Je vous rappelle également que la représentation du prophète n’est pas un interdit sur
le plan purement théologique (comme expliqué dans Les Echos du Monde Musulman n°246). Par contre que les croyants, même « modérés », en soient aujourd’hui convaincus est un fait massif dans les pays musulmans comme en témoignent les Français et francophiles qui y vivent ou y travaillent.
C’est eux qui sont ou risquent d’être victimes d’une maladresse de présentation :
lire à ce sujet ma dernière tribune pour Le Cercle Les Echos : « Je suis Charlie, une erreur stratégique ».
Il faut bien distinguer France et étranger, ce que beaucoup de Français ne se donnent
pas le mal de faire, pensant que leur réaction est valable pour le monde entier :
– les musulmans de France sont censés connaître les lois françaises, savoir que le
blasphème n’existe pas juridiquement dans notre pays, et que le journal Charlie Hebdo ne représente pas le gouvernement. Il peuvent se renseigner ou protester de plusieurs façons : auprès des enseignants pour les parents d’élèves, de leurs élus pour eux-mêmes, voire aller au tribunal,
– les musulmans de l’étranger, qui non seulement ne connaissent pas les lois
françaises, et n’ont personne pour leur en expliquer les subtilités juridiques et politiques, mais qui, aussi et surtout, vivent dans des milieux où une grande partie de l’information, voire de la vie sociale, est entre les mains de musulmans traditionalistes et pieux, qui peuvent être extrêmement modérés ou au contraire sympathisants djihadistes, mais qui ont en commun de se sentir méprisés, voire humiliés, par un « Charlie » apparemment devenu officiel puisque défendu par le président de la République. Allez donc si expliquer -en haoussa- à un paysan du Niger, pays contigu de la zone de Boko Haram, que ce n’est pas la caricature qui est défendue mais un principe abstrait !

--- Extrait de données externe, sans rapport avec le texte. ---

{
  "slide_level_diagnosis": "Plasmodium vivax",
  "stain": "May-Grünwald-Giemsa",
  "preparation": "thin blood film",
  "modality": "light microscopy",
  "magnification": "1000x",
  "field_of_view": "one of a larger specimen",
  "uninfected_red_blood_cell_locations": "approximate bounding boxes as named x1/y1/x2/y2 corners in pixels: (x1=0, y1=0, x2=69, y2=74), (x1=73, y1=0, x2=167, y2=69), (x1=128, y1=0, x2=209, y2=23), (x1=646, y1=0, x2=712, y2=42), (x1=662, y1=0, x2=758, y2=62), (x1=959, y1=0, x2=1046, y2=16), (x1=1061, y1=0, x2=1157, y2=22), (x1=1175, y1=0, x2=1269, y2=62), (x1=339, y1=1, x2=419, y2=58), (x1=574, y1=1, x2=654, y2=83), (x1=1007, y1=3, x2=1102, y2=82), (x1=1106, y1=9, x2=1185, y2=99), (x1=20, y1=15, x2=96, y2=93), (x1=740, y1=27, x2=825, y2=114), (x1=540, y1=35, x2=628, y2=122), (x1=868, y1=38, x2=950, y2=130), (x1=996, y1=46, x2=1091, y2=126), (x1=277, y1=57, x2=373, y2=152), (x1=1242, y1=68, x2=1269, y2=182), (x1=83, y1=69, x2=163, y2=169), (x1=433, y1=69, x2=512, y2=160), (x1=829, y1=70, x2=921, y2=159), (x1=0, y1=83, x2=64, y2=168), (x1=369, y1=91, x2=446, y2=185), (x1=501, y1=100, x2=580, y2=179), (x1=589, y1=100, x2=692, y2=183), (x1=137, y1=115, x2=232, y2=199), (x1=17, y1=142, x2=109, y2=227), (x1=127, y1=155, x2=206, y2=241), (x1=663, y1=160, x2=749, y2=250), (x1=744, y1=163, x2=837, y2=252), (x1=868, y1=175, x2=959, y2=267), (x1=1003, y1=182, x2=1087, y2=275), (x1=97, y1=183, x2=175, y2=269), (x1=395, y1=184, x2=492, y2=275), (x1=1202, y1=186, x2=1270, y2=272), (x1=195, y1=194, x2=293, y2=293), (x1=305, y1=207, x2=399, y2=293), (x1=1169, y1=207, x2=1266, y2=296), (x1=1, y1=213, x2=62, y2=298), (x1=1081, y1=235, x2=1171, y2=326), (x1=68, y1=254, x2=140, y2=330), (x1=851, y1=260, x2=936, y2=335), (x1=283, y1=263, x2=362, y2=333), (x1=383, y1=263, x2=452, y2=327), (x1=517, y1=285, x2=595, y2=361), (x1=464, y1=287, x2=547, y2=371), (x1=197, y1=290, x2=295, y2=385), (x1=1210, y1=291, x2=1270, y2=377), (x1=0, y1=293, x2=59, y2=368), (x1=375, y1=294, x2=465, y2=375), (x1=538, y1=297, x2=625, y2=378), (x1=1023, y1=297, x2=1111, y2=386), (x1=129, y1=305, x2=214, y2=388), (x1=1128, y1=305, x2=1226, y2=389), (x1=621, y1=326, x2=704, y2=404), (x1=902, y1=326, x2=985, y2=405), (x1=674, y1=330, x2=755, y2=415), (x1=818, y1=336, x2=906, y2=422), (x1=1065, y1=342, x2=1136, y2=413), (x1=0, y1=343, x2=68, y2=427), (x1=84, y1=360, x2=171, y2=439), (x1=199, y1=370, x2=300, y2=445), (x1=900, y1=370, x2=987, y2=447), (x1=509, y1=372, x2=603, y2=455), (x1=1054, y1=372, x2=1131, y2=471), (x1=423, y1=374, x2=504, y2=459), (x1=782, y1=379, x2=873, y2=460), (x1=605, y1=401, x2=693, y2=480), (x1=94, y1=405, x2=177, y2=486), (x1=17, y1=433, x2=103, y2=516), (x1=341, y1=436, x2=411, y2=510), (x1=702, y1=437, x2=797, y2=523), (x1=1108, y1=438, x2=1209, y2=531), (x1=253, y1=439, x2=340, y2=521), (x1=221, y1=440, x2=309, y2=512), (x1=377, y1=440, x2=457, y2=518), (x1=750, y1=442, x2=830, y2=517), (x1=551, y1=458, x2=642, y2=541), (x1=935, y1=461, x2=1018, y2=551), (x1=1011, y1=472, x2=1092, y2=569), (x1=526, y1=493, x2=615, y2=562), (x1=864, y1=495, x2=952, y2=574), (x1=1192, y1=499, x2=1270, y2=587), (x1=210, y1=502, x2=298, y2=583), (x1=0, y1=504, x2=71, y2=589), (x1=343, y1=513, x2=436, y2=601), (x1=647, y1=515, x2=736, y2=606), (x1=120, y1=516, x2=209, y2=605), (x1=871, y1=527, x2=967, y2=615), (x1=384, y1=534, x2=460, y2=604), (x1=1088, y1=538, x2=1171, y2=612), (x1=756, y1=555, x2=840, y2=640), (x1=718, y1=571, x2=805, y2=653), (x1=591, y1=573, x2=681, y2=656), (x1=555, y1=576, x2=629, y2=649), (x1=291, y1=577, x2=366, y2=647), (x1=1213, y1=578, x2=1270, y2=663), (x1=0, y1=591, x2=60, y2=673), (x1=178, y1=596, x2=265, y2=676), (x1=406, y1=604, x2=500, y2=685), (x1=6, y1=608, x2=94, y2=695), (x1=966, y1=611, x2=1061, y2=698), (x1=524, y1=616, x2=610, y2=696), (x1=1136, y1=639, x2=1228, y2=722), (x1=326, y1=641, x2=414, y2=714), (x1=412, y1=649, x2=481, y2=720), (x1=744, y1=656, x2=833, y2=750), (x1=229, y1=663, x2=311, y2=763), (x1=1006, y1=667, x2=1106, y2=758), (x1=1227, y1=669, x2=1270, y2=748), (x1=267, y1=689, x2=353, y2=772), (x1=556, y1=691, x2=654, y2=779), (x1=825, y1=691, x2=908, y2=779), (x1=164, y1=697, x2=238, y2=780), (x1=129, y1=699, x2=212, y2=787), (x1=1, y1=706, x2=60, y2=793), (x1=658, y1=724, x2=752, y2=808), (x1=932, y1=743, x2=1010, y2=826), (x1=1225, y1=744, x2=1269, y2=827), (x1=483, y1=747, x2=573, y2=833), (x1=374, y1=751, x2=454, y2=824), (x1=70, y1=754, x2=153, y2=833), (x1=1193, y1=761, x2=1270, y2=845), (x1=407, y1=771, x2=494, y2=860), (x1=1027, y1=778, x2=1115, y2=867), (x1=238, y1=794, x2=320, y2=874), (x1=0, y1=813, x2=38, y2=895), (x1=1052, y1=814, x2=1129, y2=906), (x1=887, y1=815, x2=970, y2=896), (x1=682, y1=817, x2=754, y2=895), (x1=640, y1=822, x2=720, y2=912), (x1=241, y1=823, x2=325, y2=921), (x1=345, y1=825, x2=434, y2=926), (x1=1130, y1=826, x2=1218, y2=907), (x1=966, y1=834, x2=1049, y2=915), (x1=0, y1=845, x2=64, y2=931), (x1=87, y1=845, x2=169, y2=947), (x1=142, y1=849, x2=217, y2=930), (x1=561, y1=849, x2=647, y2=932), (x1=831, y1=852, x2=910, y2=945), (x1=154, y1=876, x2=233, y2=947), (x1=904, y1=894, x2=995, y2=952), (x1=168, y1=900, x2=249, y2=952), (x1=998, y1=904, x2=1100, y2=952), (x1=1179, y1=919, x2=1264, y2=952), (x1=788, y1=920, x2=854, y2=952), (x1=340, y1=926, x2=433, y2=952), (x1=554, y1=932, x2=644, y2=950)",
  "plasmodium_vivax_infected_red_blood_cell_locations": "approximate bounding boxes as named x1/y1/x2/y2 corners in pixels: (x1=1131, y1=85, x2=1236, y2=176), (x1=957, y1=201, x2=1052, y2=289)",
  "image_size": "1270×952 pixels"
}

L’Arabie ne va pas très bien
L’important n’est peut-être pas la mort du roi, assez absent pour raisons de santé depuis
longtemps, ni même peut-être sa succession immédiate, le nouveau roi n’étant pas très vaillant non plus. Ce qui compte, ce sont les princes héritiers dont nous allons parler. Mais ce qui compte encore davantage, c’est la situation aux frontières du royaume.
À 69 ans, le nouveau prince héritier, Muqrin Ben Abdelaziz, est le plus jeune des
enfants du fondateurs, Ibn Séoud. Il avait déjà été nommé « prince héritier en second » par
le défunt roi. Sa nomination n’est donc qu’une confirmation.
Rappelons que la tradition tribale veut que la succession soit de frère en frère (et non
de père en fils). Le résultat mathématique est que les rois montent sur le trône de plus en plus vieux, maintenant que la mortalité est normale et n’est plus celle de l’époque où ces règles ont été adoptées. Donc le défunt roi avait envisagé de nommer prince héritier un petit-fils du fondateur, au grand mécontentement des traditionalistes. Finalement il a choisi Muqrin, le plus jeune des frères. Si on n’est pas passé aux petit-fils, du moins a-t-on sauté, si j’ai bien compris, un certain nombre de frères plus âgés (le fondateur avait au moins 35 fils !).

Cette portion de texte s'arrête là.